Similar to other therapeutic oligonucleotides, the main challenge is the successful delivery of the therapeutic miRNAs to the target tissue without compromising the integrity of the miRNA. Development of clinical miRNA formulations often involves a complete evaluation of existing technologies to identify those that are amenable to the miRNA and its chemistry. Criteria in the evaluation process include sufficient delivery to induce a therapeutic effect in tumor models and a significant safety margin at therapeutic levels. Several delivery methods have proven effective in delivering therapeutic miRNAs to tumor tissues in vivo. These include viral vector-based systems and nanoparticle-based systems. In recent years, a variety of nanoparticles have been designed and developed. For example, systemic delivery of a miR-16 mimic inhibited metastasis of PC-3M prostate cancer cells intra-cordially injected 4 days before treatment [19]. The therapeutic delivery was facilitated using atelocollagen, a cationic polymer that associates with RNA through electrostatic interactions and forms particles in the nanometer diameter range. Because atelocollagen is a natural product, these nanoparticles are highly biocompatible and are able to achieve tumor-specific delivery via enhanced permeability and retention. Another development of miRNAs in cancer therapeutics is miR-34a. Therapeutic delivery of a miR-34a mimic using a neutral lipid emulsion, either by direct injections into the tumor or by systemic tail vein injections, prevented the outgrowth of viable subcutaneous lung tumor xenografts [20]. Importantly, miR-34a mimics formulated in the neutral lipid emulsion failed to induce elevated levels of neither cytokines nor liver and kidney enzymes in serum, suggesting that tumor inhibition was a specific effect of the mimic and that treatment was well tolerated.
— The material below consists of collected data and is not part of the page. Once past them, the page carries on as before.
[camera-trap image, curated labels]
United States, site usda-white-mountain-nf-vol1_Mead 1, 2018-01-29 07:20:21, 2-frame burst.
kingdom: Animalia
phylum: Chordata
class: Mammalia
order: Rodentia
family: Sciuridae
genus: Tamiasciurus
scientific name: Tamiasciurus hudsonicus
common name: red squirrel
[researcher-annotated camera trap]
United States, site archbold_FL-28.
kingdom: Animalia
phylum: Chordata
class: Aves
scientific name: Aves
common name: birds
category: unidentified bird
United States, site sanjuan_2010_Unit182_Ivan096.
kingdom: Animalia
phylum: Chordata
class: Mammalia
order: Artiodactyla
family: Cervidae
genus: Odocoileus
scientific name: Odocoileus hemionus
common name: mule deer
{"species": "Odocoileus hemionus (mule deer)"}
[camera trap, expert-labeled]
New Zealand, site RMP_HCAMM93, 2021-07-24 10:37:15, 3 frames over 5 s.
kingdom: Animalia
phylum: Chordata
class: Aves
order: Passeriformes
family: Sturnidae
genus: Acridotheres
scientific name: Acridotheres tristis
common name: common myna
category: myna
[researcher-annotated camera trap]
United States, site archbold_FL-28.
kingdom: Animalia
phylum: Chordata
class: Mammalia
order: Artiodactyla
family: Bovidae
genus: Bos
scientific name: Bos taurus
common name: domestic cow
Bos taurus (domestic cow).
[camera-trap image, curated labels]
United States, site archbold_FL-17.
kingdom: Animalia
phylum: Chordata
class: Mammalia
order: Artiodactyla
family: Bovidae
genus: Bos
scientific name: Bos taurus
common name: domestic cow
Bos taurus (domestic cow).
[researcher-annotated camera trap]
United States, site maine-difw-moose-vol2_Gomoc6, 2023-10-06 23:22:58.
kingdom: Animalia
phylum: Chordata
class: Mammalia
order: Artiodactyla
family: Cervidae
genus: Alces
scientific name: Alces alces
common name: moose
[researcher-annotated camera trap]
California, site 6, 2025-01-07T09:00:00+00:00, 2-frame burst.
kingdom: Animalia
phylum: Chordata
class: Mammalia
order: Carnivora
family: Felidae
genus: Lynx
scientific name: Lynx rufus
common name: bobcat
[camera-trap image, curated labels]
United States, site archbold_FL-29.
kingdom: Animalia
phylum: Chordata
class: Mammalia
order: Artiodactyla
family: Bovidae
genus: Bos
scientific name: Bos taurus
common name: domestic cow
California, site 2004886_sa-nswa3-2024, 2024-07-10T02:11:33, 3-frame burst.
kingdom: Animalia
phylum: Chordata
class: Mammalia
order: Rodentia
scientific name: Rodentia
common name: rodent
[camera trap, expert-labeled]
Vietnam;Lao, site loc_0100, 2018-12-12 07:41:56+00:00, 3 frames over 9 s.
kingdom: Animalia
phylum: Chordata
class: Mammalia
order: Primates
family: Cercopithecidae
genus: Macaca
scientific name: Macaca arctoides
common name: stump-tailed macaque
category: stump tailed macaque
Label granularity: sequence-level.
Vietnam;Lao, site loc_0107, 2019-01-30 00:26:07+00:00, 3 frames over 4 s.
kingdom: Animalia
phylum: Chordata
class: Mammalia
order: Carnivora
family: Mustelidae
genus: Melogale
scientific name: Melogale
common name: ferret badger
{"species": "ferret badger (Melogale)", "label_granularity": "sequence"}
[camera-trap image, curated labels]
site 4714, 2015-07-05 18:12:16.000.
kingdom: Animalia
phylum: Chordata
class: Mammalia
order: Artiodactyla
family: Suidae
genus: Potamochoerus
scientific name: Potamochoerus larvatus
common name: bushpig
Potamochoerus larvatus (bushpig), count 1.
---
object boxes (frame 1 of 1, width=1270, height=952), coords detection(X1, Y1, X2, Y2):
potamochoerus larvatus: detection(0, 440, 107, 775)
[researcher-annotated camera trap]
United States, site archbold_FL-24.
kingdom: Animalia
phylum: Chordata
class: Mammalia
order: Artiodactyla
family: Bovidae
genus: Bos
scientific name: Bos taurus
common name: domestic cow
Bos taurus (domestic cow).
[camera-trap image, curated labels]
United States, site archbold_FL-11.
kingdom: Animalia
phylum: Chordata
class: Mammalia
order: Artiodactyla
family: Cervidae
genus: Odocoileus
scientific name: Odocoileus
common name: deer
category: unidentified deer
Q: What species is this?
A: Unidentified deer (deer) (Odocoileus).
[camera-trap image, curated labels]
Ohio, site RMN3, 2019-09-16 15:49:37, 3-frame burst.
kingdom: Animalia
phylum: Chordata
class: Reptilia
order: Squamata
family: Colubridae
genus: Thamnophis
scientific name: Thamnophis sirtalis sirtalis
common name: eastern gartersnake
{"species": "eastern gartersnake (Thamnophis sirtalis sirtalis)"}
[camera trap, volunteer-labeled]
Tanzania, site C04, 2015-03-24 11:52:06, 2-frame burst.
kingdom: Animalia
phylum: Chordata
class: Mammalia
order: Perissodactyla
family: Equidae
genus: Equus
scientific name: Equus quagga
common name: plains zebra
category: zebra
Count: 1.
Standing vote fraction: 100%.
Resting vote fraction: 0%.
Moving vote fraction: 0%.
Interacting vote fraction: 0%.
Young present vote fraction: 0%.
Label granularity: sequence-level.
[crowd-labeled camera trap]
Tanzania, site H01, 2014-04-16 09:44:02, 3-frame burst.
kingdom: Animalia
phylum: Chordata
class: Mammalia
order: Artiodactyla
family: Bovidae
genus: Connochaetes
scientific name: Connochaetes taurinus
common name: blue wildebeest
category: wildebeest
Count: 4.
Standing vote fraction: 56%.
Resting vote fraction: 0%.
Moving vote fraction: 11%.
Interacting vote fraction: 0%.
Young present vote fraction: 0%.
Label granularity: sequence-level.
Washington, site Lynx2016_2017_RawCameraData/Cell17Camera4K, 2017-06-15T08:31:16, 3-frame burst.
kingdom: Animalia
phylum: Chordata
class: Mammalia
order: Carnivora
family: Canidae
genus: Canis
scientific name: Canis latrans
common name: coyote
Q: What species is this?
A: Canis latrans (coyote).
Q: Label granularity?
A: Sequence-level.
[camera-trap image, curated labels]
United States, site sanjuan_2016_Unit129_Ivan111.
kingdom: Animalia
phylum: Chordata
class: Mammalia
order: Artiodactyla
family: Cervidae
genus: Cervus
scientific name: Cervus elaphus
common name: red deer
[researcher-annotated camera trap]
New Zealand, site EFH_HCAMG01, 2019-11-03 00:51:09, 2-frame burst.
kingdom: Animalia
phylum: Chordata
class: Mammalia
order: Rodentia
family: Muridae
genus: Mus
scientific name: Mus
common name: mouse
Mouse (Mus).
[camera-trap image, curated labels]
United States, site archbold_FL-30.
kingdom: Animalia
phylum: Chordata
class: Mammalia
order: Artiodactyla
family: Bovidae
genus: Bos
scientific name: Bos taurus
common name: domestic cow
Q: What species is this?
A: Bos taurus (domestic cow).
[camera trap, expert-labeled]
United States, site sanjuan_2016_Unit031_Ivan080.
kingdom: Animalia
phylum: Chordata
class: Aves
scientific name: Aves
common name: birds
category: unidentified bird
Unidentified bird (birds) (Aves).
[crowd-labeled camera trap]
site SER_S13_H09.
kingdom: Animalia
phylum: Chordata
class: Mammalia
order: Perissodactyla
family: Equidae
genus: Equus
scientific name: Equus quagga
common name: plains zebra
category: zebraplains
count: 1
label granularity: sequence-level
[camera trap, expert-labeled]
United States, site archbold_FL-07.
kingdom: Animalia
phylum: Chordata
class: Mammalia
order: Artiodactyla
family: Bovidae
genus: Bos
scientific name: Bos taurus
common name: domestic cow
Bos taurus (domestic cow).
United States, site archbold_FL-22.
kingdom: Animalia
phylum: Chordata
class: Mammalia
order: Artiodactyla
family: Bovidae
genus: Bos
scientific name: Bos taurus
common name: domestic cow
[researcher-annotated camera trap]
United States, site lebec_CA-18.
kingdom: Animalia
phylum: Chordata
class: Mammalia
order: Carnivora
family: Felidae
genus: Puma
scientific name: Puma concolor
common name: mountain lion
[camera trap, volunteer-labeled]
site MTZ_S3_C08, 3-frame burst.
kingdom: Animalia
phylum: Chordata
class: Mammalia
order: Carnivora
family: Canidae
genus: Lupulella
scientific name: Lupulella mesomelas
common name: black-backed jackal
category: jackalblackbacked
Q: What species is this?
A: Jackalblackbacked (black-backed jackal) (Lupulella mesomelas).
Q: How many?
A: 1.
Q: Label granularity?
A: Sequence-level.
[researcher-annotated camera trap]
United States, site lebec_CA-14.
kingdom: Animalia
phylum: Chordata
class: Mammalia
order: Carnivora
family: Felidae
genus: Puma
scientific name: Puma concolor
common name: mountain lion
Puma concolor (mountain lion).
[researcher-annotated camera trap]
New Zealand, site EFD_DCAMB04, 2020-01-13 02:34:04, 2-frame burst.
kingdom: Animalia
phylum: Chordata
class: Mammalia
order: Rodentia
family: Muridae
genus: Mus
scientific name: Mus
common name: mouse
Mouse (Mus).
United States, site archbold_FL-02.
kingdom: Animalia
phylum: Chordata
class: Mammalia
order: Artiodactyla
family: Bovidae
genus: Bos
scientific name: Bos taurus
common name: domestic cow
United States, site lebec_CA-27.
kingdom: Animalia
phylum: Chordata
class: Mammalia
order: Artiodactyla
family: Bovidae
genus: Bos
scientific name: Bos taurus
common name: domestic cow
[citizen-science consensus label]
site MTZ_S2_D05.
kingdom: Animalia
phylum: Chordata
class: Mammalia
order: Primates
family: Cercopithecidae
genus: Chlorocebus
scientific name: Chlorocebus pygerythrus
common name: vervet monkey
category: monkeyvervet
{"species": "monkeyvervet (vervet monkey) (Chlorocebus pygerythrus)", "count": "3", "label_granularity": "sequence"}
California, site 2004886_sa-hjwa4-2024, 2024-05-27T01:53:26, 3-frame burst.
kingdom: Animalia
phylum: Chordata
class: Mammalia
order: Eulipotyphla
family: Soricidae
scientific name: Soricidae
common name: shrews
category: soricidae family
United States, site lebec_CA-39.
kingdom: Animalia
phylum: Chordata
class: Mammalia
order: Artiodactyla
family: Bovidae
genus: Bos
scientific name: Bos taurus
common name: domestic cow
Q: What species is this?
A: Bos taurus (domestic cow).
While recent progresses provide the experimental bases for the utilization of miRNAs as both targets and tools in cancer therapy, two major issues remain be addressed, which are development of genetically engineered animal models to study cancer-related miRNAs at various steps of tumorigenesis, and further improvement of miRNA mimics and antagomiRs delivery under clinical contexts.
Concluding Remarks
The past decade has witnessed an explosion of research focused on miRNAs. Accumulating evidence reveals that miRNAs play key roles in regulating tumor initiation, progression and metastasis. While cancer is a very complex disease, we are still at the verge of understanding miRNAs in various types of cancer. Nevertheless, our current knowledge of miRNAs has nourished the emergence of a wide spectrum of alternative translational applications that involve miRNAs and their associated molecules and pathways, including tumor classification, diagnosis, prognosis and prediction of overall survival for cancer patients, and administration of effective therapeutic targeting using miRNA mimics and antagomiRs. Combinations of miRNAs with current cancer therapeutics are believed to be highly effective towards improving the well-being of cancer patients.